*Excerpted passage*:
--- --- ---

Such operation may advantageously be obtained with specific switching mechanisms, such as toggle switching mechanisms, such as those described above, in which the relative movement of the parts of the mechanism is configured to cause an angular offset between the rotation of the control lever 14 and the actual opening of the contacts 10 to occur, for example in order to briefly delay the separation of the contacts 10 when tripped on opening.

This offset makes it possible to compensate for a decrease in play when the electrical contacts sink because of gradual wear of the electrical contacts throughout the lifetime of the device 2.

In practice, in these embodiments, the control circuit 24 utilizes this offset so that the switching of the power switches (caused by the start of the rotation of the control lever 14, as detected by the sensor 34) anticipates the separation of the electrical contacts 10.

By virtue of the invention, during the opening phase, the electronic control circuit 32 and the sensor 34 make it possible to synchronize the action of the power switches 22 and of the switching mechanism 12, notably in order to order the switching of the power switches 22 to their off state before the electrical contacts 10 are separated. This prevents the occurrence of an electric arc between the electrical contacts 10, and thus makes it possible to interrupt the current safely.

In other words, the delay between the switching of the power switches and the separation of the electrical contacts which results from the design of the switching mechanism 12 is used here.

This is particularly useful when the device is used in a direct-current installation, because the separable electrical contacts 10 are generally not sufficient on their own to interrupt the current.

In contrast, once in the open position, the separable electrical contacts 10 make it possible to create an air gap and prevent electric current from flowing again between the terminals 6 and 8 after the device 2 has been tripped.

In order to close the contacts 10 again (that is to say, to switch the device 2 back to the closed state), the control lever 14 is moved to the corresponding position by a user. This movement, via the link rod 54, drives the hook 56 to rotate and become hooked on the trip bar 58. The link rod 54 then drives the deck 53 to rotate until the contacts 10 close.

Moreover, use of a housing 4 which is analogous or similar, or even identical, to the housings of electromechanical protection devices makes it possible to ensure compatibility with earlier product ranges. For example, the device 2 may be mounted in a distribution board as a replacement for an earlier-generation protection device without it being necessary to modify the whole of the rest of the installation. This also makes it possible to use already-existing auxiliary devices.

It is advantageous to use an optical sensor 34 because such a sensor is small in size and may be easily integrated into the device 2, this making it possible to produce a compact device 2. An optical sensor also has the advantage of being precise and of not being sensitive to surrounding electromagnetic interference (and of not being the origin of electromagnetic interference which could impair the operation of the installation or of the device 2 itself either).

Lastly, using a toggle mechanism as switching mechanism 12 makes it possible to recover play when the contacts sink before the open position of the contacts is reached, as explained above.

FIG. 7 shows an advantageous but non-mandatory example of the construction of the electronic breaking module 16.

--- --- ---

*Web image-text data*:

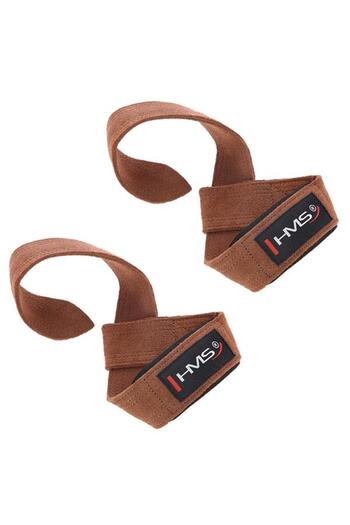 Other F4435 HMS LEATHER DEADLIFT TRAINING STRAPS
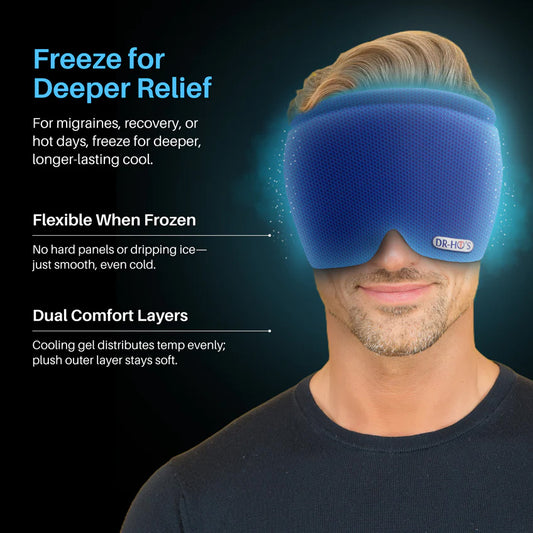 DR-HO'S Thermacool Head Relief Mask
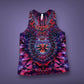 Reverse Tribal Tank Wild Geranium - Women’s 2XL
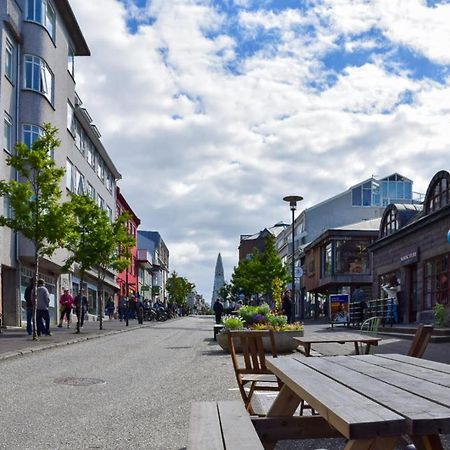 Greenkey Apartment G4 Reykjavík Eksteriør billede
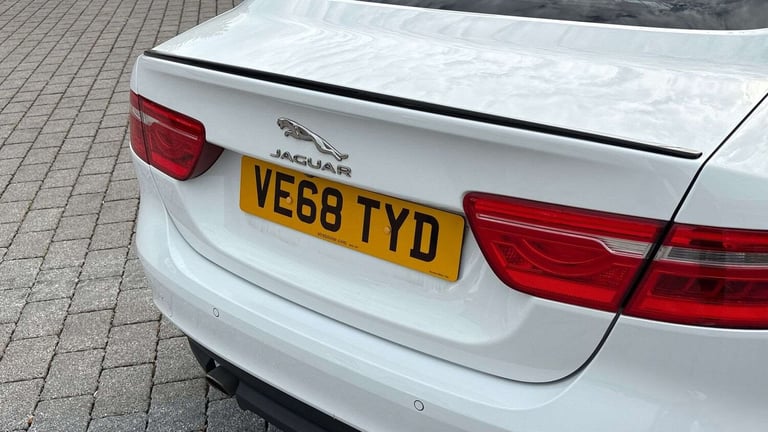  Jaguar XE 2.0 Ingenium R-Sport 4dr Auto Saloon Petrol Automatic
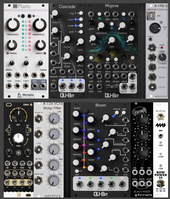 My laden Eurorack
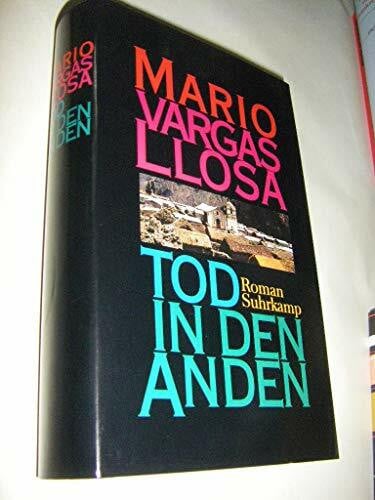 Wehr, Elke Tod in den Anden: Roman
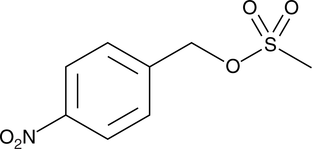 p-Nitrobenzyl mesylateͼƬ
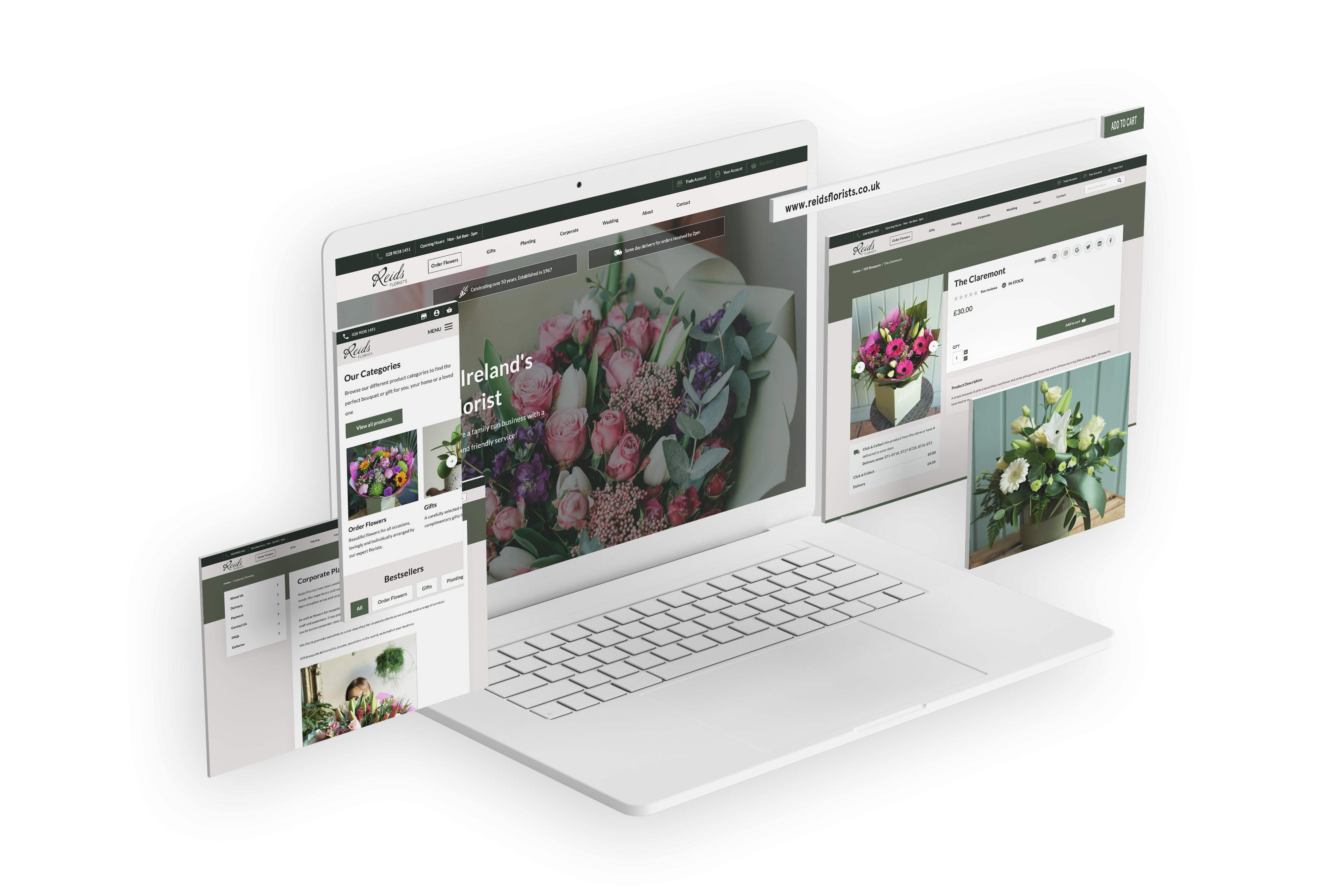 Reid's Florists Main Image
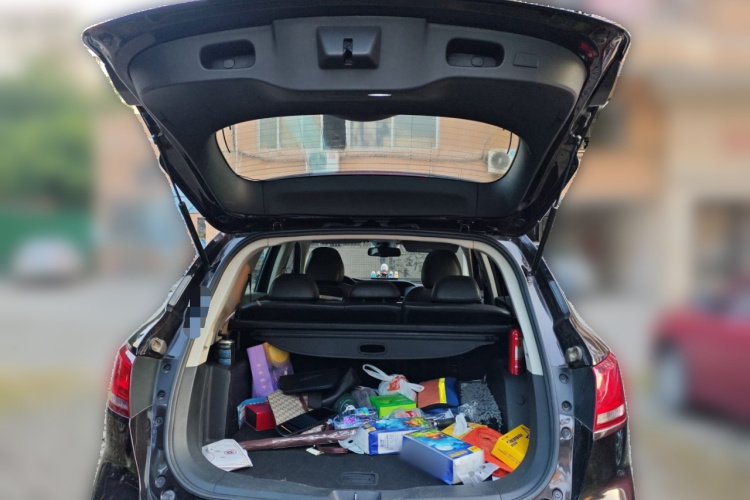 宝沃BX7 2016款 28T 两驱豪华版 5座中控内饰23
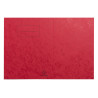 1 PROTÈGE-CAHIER CARTON 17X22 2 RABATS 225GR ROUGE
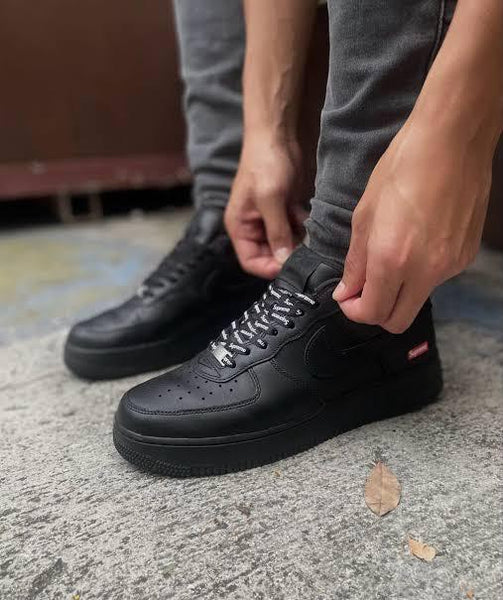 Air Force x Supreme Black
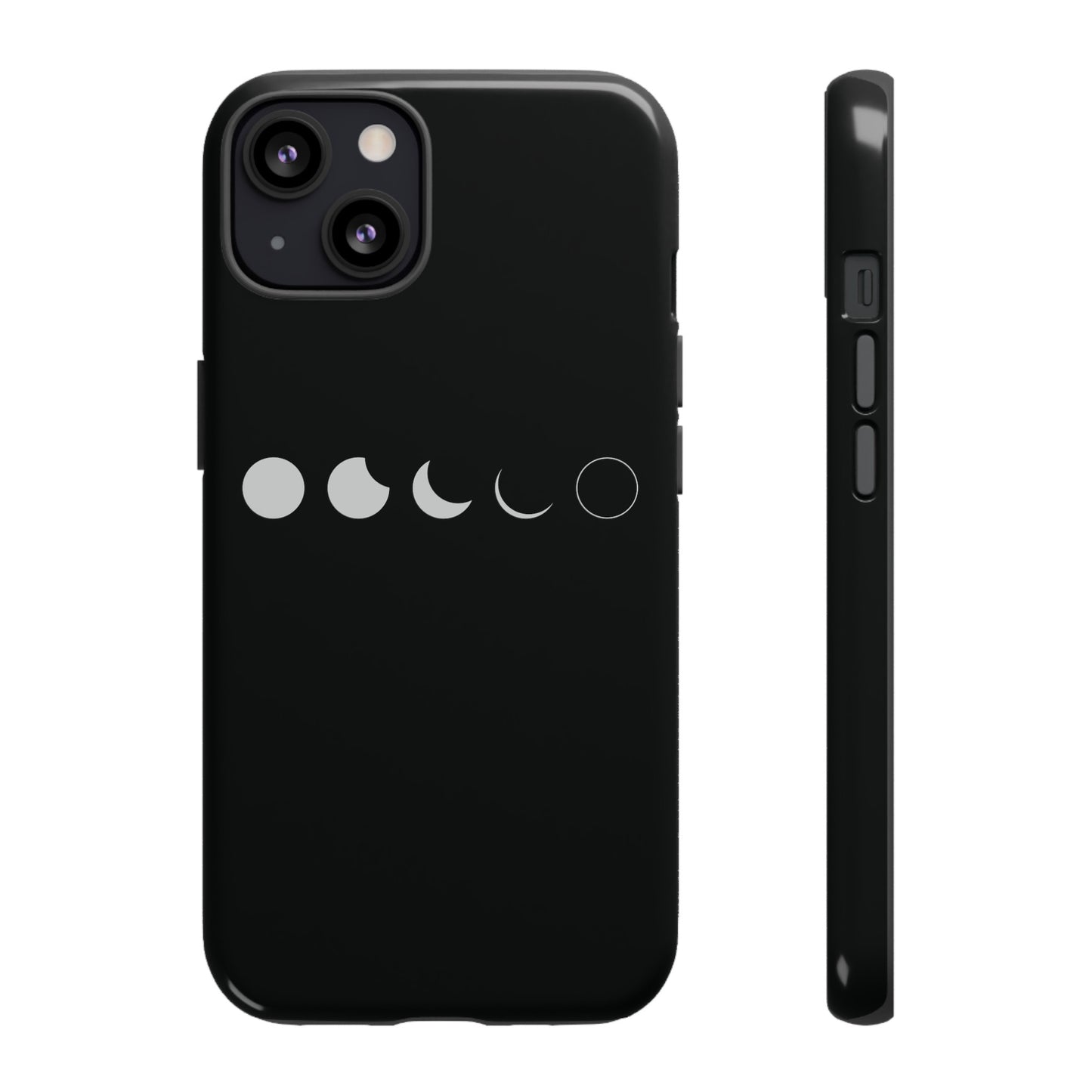 T5 Minimalist Lunar Eclipse Smartphone Case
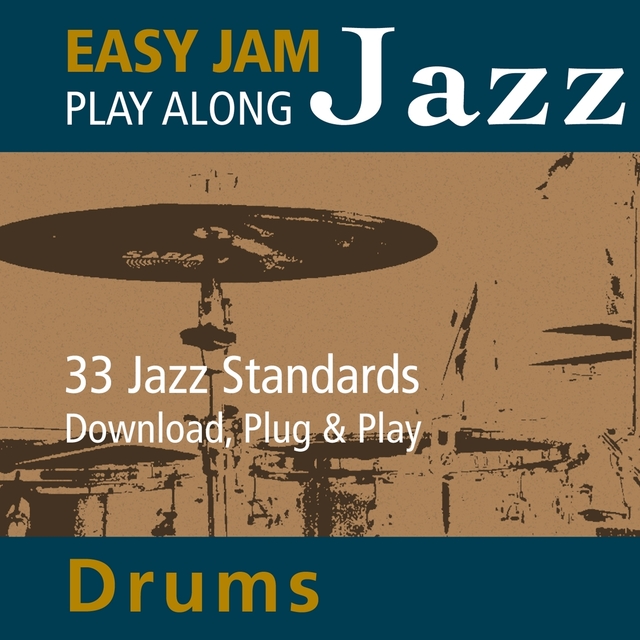 Easy Jam Jazz - Play Along Drums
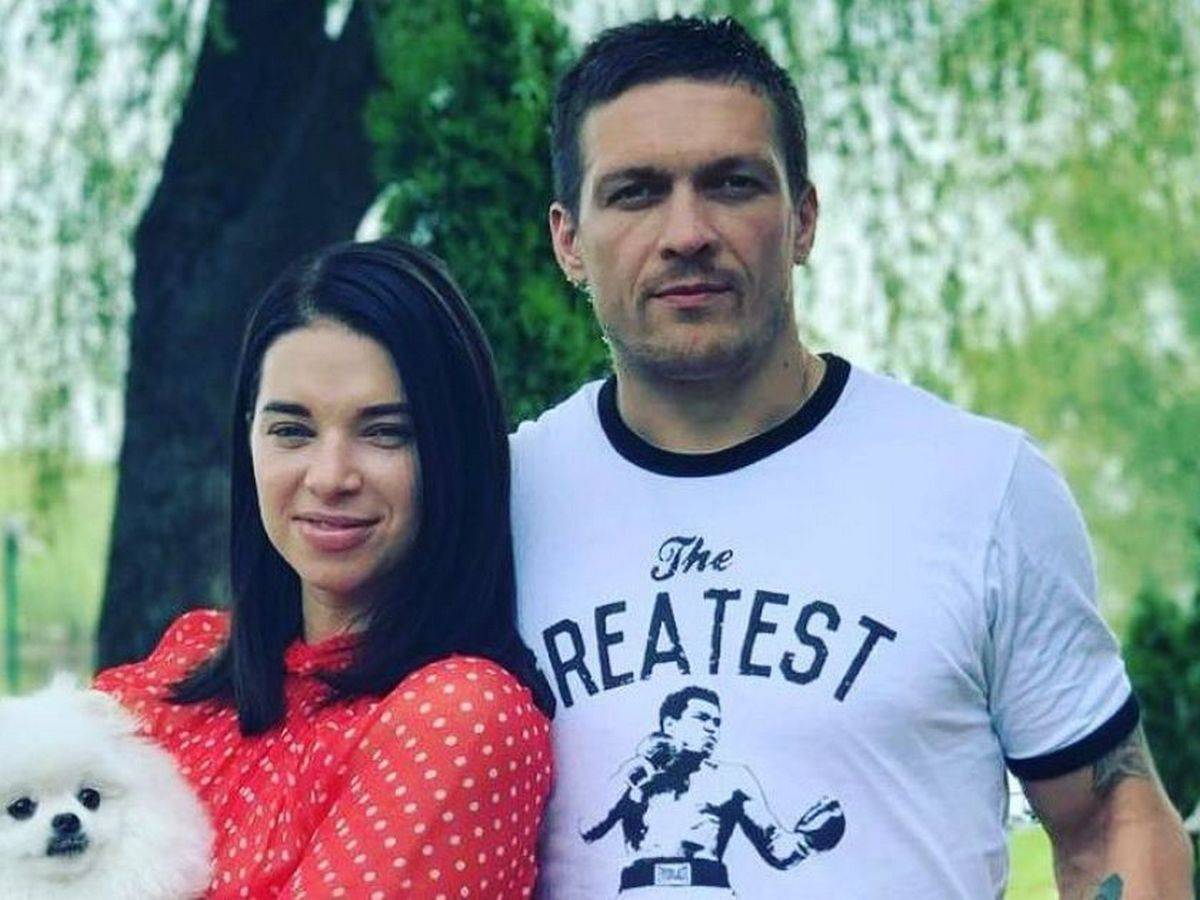 Жена Усика задала вопрос, который мучает каждого украинца уже больше 7 месяцев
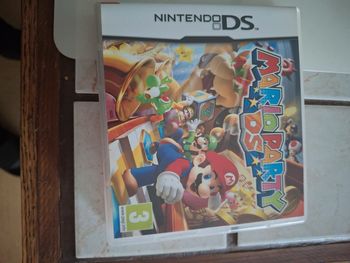 Jeu ds Mario party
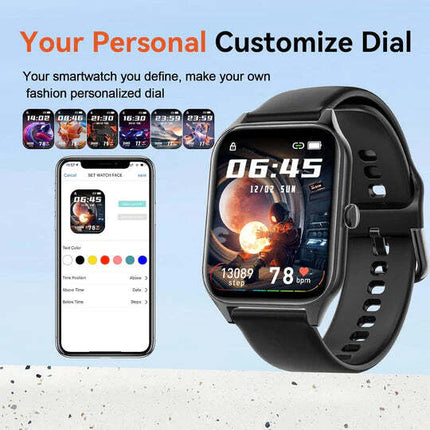 Smart Fitness Watch | Fitness Tracker Watch with Sleep Insights | Lightweight Design for Daily Wellness 6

--- --- ---

*Activities*:
a – Rewrite the paragraph of the protection-device passage that begins "It is advantageous to use an optical sensor 34" as a short bulleted list, keeping its main facts.
b – Answer these questions from the protection-device passage, one answer per line, marked (i), (ii), (iii):
(i) Who moves the control lever 14 to close the contacts 10 again?
(ii) In what kind of installation is the synchronization described as particularly useful?
(iii) What does FIG. 7 show?
c – Reproduce the protection-device passage between "This offset makes" and "electrical contacts 10.", inclusive.
These records have no connection to the text.

*Expected outputs*:
a –
- An optical sensor 34 is small and easy to integrate into the device 2, which allows a compact device 2.
- It is precise.
- It is not sensitive to surrounding electromagnetic interference.
- It does not create electromagnetic interference that could impair the installation or the device 2 itself.

b –
(i) A user.
(ii) A direct-current installation.
(iii) An advantageous but non-mandatory example of the construction of the electronic breaking module 16.

c –
This offset makes it possible to compensate for a decrease in play when the electrical contacts sink because of gradual wear of the electrical contacts throughout the lifetime of the device 2.

In practice, in these embodiments, the control circuit 24 utilizes this offset so that the switching of the power switches (caused by the start of the rotation of the control lever 14, as detected by the sensor 34) anticipates the separation of the electrical contacts 10.